Data for spatial reasoning questions
══════════
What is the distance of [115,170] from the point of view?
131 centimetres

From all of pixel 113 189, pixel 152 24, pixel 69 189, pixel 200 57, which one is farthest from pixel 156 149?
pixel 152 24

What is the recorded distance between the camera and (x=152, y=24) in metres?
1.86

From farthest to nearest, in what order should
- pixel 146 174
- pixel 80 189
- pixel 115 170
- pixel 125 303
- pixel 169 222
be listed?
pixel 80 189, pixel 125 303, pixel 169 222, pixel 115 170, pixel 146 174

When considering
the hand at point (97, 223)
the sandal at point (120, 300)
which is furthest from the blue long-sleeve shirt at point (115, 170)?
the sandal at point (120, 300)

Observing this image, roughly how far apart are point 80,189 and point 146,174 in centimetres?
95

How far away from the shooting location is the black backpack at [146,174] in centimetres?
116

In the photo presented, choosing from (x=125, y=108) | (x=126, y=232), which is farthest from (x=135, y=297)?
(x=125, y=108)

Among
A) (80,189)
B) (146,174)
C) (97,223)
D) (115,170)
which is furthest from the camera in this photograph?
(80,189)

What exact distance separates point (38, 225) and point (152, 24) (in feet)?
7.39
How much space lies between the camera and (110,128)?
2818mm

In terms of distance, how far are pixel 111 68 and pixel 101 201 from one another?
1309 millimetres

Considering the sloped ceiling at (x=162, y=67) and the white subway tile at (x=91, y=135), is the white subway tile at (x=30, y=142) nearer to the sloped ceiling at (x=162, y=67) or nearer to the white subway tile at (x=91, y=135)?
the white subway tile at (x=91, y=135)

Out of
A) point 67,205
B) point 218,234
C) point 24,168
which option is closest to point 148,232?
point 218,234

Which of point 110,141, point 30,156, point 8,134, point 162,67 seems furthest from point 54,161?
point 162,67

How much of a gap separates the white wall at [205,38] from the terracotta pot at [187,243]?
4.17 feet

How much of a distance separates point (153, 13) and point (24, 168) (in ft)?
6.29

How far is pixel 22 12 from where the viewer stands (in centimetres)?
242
══════════
Challenge: Write out every line of the data above, word for word, with nothing changed.

Task output:
What is the distance of [115,170] from the point of view?
131 centimetres

From all of pixel 113 189, pixel 152 24, pixel 69 189, pixel 200 57, which one is farthest from pixel 156 149?
pixel 152 24

What is the recorded distance between the camera and (x=152, y=24) in metres?
1.86

From farthest to nearest, in what order should
- pixel 146 174
- pixel 80 189
- pixel 115 170
- pixel 125 303
- pixel 169 222
be listed?
pixel 80 189, pixel 125 303, pixel 169 222, pixel 115 170, pixel 146 174

When considering
the hand at point (97, 223)
the sandal at point (120, 300)
which is furthest from the blue long-sleeve shirt at point (115, 170)?
the sandal at point (120, 300)

Observing this image, roughly how far apart are point 80,189 and point 146,174 in centimetres?
95

How far away from the shooting location is the black backpack at [146,174] in centimetres?
116

In the photo presented, choosing from (x=125, y=108) | (x=126, y=232), which is farthest from (x=135, y=297)?
(x=125, y=108)

Among
A) (80,189)
B) (146,174)
C) (97,223)
D) (115,170)
which is furthest from the camera in this photograph?
(80,189)

What exact distance separates point (38, 225) and point (152, 24) (in feet)?
7.39
How much space lies between the camera and (110,128)?
2818mm

In terms of distance, how far are pixel 111 68 and pixel 101 201 from one another?
1309 millimetres

Considering the sloped ceiling at (x=162, y=67) and the white subway tile at (x=91, y=135), is the white subway tile at (x=30, y=142) nearer to the sloped ceiling at (x=162, y=67) or nearer to the white subway tile at (x=91, y=135)?
the white subway tile at (x=91, y=135)

Out of
A) point 67,205
B) point 218,234
C) point 24,168
which option is closest to point 148,232?
point 218,234

Which of point 110,141, point 30,156, point 8,134, point 162,67 seems furthest from point 54,161?
point 162,67

How much of a gap separates the white wall at [205,38] from the terracotta pot at [187,243]?
4.17 feet

How much of a distance separates point (153, 13) and point (24, 168) (in ft)?
6.29

How far is pixel 22 12 from where the viewer stands (in centimetres)?
242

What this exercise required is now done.